STATED PROBLEM
Print verbatim every line starting at the one that contains "Amongst the items" and ending at the final line of the records; include both endpoints.

#### RECORDS

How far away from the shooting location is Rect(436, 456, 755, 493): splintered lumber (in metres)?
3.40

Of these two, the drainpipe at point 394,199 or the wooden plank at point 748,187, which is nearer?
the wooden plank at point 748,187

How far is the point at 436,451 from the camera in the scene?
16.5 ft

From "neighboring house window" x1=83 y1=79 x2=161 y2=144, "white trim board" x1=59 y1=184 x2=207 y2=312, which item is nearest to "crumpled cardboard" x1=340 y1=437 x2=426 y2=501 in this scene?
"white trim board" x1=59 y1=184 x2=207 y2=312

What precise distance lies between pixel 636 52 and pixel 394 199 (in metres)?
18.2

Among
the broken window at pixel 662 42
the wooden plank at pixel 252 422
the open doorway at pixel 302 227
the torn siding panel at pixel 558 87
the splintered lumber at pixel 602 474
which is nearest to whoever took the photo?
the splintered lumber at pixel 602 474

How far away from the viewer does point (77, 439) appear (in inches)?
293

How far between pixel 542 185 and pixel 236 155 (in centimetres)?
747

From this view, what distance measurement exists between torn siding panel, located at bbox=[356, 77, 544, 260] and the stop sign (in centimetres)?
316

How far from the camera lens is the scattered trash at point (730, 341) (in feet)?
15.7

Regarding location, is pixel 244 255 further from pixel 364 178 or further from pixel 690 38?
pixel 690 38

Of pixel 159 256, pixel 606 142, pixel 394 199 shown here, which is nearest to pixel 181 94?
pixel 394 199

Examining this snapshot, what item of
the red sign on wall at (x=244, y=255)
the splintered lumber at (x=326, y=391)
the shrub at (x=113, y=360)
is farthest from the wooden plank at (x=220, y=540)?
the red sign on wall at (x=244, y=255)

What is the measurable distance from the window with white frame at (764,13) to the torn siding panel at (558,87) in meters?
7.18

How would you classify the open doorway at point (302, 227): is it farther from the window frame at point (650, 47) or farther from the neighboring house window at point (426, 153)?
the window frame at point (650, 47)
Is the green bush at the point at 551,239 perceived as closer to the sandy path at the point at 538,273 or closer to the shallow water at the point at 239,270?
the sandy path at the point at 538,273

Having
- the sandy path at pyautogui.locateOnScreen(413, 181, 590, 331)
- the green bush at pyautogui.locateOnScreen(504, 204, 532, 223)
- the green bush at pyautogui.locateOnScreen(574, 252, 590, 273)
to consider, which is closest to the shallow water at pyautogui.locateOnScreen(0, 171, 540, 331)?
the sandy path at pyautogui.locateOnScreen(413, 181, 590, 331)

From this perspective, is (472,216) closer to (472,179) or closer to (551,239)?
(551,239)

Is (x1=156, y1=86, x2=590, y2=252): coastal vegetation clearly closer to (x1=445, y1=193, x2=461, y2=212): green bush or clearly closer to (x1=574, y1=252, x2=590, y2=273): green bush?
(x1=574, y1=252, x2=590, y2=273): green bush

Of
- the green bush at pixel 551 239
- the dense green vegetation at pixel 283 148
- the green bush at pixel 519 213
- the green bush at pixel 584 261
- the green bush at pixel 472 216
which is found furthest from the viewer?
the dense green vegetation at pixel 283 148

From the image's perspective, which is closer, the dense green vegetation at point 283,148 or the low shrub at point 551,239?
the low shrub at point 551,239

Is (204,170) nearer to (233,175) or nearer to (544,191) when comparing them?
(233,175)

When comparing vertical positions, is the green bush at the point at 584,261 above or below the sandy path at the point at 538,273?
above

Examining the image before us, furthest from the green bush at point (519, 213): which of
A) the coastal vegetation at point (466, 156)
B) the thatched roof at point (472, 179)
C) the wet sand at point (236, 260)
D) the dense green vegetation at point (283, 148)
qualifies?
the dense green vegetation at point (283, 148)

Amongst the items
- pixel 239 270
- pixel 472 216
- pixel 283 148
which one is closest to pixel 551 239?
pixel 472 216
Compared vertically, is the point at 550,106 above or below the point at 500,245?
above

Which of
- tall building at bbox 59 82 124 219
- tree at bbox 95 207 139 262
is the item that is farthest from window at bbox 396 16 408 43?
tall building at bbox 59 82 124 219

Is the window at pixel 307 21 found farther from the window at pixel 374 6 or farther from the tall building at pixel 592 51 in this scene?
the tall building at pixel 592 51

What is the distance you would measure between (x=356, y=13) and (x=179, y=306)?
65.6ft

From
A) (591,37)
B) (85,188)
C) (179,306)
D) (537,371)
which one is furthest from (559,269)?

########

WRITTEN SOLUTION
Amongst the items
- pixel 239 270
- pixel 472 216
- pixel 283 148
which one is closest to pixel 551 239?
pixel 472 216
Compared vertically, is the point at 550,106 above or below the point at 500,245?
above

Which of
- tall building at bbox 59 82 124 219
- tree at bbox 95 207 139 262
is the item that is farthest from window at bbox 396 16 408 43?
tall building at bbox 59 82 124 219

Is the window at pixel 307 21 found farther from the window at pixel 374 6 or farther from the tall building at pixel 592 51 in this scene?
the tall building at pixel 592 51

What is the distance you would measure between (x=356, y=13) and (x=179, y=306)?
65.6ft

From
A) (591,37)
B) (85,188)
C) (179,306)
D) (537,371)
which one is furthest from (559,269)?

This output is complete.